§ Source text

━━━━━━━━

After discontinuation of sorafenib, median overall survival (OS) was 2.8 (1.9-3.7) months. The OS in patients who discontinued sorafenib due to adverse effect, progression, and poor clinical condition were 5.5 (2.4-8.6), 5.5 (2.2-8.9), and 0.9 (0.5-1.3) months, respectively (P<0.001). The independent predictive factors of survival after sorafenib failure were serum level of bilirubin and albumin, α-fetoprotein, discontinuation cause, and second-line CSC. In comparison with survival between second-line CSC and BSC group, the CSC group showed better survival outcome compared to the BSC group (10.6 vs. 1.6 months, P<0.001) and SBSC group (10.6 vs. 4.2 months, P=0.023).

Conclusions

The survival after sorafenib failure in patients who discontinued sorafenib due to progression and adverse effects was significantly better than in those who discontinued treatment due to clinical deterioration. In the pre-regorafenib era, patients who received second-line CSC showed better survival than those who received only supportive care after sorafenib failure.

INTRODUCTION

Hepatocellular carcinoma (HCC) is the fifth most commonly occurring cancer, but the second most fatal form of cancer around the world [1]. The high mortality rate of this disease is due to delayed diagnosis of HCC and there is a limited therapeutic modality for patients with advanced HCC [2,3]. Sorafenib, which inhibits multiple kinases targeting Raf1, BRaf, vascular endothelial growth factor receptors, and platelet-derived growth factor receptors [4,5], is the first proven therapeutic drug in patients with advanced HCC that accompanies portal vein invasion and distant metastasis [6,7]. However, sorafenib treatment increased median overall survival by 2.8 and 2.3 months only as compared to the placebo in two multicenter phase III trials [8,9].

━━━━━━━━

Use the text on sorafenib failure above to answer these questions.
1. What was the median overall survival after discontinuation of sorafenib?
2. Where does hepatocellular carcinoma rank among the most fatal forms of cancer around the world?
3. What survival times are given for the CSC group and the SBSC group?

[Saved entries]

━━━━━━━━

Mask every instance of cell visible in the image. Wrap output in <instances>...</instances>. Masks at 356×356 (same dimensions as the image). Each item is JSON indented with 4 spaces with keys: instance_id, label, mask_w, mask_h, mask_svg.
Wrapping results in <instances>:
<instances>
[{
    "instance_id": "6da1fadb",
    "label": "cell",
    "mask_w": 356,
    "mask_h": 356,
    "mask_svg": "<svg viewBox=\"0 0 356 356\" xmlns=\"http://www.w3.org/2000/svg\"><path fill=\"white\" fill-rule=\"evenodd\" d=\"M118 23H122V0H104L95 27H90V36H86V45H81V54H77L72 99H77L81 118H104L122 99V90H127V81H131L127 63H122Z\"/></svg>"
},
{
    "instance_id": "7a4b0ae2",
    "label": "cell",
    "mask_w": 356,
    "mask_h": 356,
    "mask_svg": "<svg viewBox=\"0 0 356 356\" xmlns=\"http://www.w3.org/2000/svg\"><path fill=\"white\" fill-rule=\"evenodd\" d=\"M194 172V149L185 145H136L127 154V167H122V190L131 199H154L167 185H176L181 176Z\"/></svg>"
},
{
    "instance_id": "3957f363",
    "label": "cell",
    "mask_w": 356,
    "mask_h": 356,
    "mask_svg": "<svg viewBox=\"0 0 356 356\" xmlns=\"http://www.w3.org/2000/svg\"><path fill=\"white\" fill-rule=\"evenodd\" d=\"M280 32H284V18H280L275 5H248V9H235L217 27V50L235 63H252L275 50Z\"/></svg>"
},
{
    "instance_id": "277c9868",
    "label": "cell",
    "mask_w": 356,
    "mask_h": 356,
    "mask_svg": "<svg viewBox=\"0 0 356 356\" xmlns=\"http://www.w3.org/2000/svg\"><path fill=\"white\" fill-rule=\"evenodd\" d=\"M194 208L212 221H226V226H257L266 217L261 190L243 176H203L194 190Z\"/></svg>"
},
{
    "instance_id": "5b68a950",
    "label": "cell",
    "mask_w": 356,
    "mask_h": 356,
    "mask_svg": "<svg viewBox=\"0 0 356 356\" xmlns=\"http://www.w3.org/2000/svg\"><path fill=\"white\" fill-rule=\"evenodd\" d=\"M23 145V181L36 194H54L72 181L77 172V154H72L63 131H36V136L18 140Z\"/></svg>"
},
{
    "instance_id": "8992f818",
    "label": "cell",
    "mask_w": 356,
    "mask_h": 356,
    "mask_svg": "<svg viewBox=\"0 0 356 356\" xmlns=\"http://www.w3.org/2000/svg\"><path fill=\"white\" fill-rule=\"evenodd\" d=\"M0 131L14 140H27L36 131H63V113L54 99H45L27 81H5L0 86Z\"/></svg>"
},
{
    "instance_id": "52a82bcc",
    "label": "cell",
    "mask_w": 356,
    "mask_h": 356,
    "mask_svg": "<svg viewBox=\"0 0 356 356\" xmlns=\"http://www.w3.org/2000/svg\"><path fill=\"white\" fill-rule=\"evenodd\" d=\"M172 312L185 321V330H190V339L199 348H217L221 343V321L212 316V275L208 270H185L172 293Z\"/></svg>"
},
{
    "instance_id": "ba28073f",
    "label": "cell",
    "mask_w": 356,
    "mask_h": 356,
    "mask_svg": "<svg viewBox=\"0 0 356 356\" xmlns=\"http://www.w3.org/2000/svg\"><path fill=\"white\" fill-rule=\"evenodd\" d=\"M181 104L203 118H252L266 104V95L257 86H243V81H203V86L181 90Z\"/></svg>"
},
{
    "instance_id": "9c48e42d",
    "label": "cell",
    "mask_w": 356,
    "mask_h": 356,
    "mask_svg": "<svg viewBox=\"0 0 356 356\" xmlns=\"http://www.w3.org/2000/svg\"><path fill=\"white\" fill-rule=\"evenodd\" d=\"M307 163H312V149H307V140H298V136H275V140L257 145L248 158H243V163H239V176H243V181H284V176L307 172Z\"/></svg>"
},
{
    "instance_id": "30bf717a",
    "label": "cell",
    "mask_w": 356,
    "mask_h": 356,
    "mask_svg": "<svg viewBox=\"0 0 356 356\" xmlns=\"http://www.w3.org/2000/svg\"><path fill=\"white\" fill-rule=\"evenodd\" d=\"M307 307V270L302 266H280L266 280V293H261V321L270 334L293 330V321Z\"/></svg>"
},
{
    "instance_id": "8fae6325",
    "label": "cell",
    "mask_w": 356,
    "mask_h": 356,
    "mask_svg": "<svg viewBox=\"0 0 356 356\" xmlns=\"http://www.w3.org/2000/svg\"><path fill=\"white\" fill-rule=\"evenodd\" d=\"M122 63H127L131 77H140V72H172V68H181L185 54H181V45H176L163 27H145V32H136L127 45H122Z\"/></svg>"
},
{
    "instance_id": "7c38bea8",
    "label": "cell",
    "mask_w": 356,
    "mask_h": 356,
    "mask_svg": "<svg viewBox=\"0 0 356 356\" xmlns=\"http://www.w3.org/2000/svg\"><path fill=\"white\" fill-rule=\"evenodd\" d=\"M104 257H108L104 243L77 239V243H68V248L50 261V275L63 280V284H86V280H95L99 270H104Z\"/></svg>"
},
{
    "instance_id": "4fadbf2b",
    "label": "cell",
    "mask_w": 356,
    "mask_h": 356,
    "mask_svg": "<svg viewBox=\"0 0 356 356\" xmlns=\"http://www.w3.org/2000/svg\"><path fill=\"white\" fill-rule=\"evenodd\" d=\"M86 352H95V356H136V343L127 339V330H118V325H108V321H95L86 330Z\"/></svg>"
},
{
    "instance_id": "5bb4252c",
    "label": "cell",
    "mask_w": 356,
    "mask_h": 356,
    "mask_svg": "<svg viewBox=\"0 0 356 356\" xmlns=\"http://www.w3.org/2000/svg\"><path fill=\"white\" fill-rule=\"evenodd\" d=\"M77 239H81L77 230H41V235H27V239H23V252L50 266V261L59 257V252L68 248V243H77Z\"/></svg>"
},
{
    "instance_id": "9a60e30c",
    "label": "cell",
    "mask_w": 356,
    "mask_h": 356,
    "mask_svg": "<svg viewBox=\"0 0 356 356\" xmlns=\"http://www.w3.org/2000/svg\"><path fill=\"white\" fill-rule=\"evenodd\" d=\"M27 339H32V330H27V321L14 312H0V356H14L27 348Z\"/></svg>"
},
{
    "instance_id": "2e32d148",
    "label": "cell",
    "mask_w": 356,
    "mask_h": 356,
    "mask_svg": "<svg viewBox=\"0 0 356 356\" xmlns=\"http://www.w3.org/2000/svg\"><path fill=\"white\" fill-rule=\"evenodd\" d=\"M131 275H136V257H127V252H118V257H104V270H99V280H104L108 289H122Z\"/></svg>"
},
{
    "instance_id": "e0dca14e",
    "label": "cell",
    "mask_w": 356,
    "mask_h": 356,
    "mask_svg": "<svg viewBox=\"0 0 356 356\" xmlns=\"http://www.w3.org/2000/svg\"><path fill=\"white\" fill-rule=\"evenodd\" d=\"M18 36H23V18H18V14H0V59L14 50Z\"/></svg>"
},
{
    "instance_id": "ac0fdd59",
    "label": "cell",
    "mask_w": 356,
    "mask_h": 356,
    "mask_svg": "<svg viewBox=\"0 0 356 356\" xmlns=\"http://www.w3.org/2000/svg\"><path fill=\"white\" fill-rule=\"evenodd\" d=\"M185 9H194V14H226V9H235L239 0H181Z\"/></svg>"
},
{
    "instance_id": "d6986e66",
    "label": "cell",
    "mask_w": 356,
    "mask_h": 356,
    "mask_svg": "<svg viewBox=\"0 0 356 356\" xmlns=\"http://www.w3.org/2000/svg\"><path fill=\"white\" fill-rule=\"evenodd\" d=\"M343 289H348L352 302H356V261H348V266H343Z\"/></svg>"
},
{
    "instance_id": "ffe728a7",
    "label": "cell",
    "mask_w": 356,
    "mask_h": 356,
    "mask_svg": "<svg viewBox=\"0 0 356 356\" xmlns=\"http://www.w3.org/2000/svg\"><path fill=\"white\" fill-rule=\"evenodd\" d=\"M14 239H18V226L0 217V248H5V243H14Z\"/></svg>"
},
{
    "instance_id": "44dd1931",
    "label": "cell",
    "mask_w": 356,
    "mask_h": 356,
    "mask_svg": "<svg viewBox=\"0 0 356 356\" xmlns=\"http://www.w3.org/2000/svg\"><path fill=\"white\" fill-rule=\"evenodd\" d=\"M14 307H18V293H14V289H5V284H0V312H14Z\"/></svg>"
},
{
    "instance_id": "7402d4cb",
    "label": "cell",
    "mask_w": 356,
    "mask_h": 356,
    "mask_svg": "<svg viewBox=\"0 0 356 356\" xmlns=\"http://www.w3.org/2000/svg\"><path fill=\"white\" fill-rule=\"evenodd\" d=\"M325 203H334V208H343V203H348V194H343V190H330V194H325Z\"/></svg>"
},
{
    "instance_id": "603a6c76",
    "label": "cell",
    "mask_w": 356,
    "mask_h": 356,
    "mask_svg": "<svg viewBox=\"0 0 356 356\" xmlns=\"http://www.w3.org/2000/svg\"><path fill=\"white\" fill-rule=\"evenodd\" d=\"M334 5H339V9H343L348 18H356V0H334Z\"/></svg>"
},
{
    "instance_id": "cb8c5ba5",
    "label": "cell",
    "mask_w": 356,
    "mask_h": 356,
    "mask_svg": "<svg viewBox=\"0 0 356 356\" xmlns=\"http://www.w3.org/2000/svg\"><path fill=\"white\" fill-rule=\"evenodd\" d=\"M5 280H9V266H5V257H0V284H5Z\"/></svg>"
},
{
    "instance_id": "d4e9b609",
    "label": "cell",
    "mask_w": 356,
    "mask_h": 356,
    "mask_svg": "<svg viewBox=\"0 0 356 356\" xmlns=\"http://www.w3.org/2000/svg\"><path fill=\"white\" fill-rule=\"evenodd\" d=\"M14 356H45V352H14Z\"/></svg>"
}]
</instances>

━━━━━━━━

§ Task output
1. 2.8 (1.9-3.7) months.
2. It is the second most fatal form of cancer.
3. 10.6 months for the CSC group and 4.2 months for the SBSC group.